:: MATERIAL PROVIDED ::

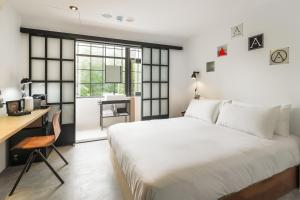 A bed or beds in a room at Art'otel Ximending Taipei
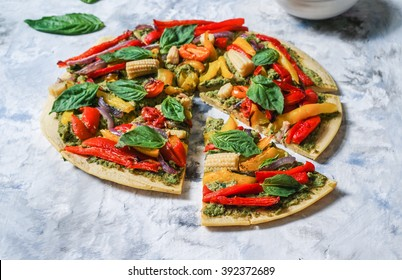 Vegan, Gluten-free Pizza with Basil, Kale Pesto and Vegetables, Chickpea Crust/ Selective Focus, Toning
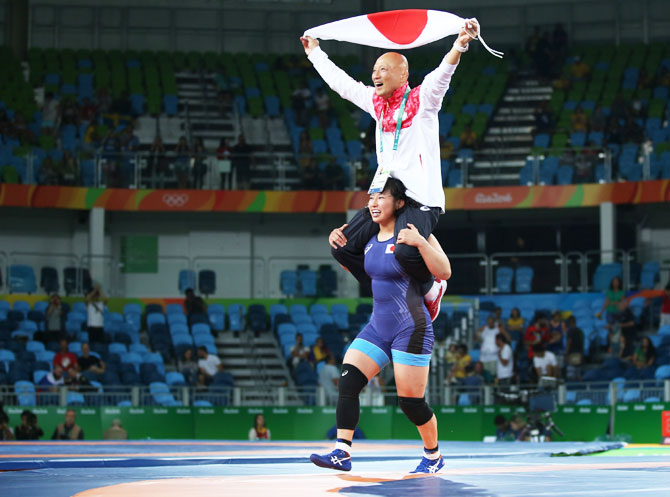 Sara Dosho of Japan celebrates with her coach after winning the gold medal in the Women's Freestyle 69 kg event on August 17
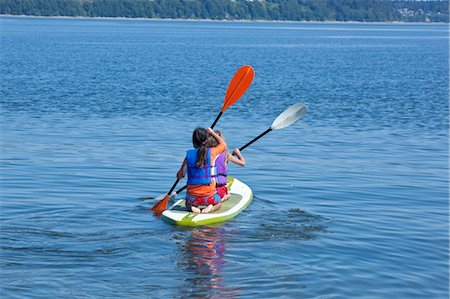 girls on paddle board in lake Stock Photo - Premium Royalty-Free, Code: 673-03826324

:: PROBLEM DESCRIPTION ::
The answer must be the full listing, exact in every line, with the pictures removed.

:: SOLUTION FOR THIS TASK ::
 A bed or beds in a room at Art'otel Ximending Taipei
 Vegan, Gluten-free Pizza with Basil, Kale Pesto and Vegetables, Chickpea Crust/ Selective Focus, Toning
 Sara Dosho of Japan celebrates with her coach after winning the gold medal in the Women's Freestyle 69 kg event on August 17
 girls on paddle board in lake Stock Photo - Premium Royalty-Free, Code: 673-03826324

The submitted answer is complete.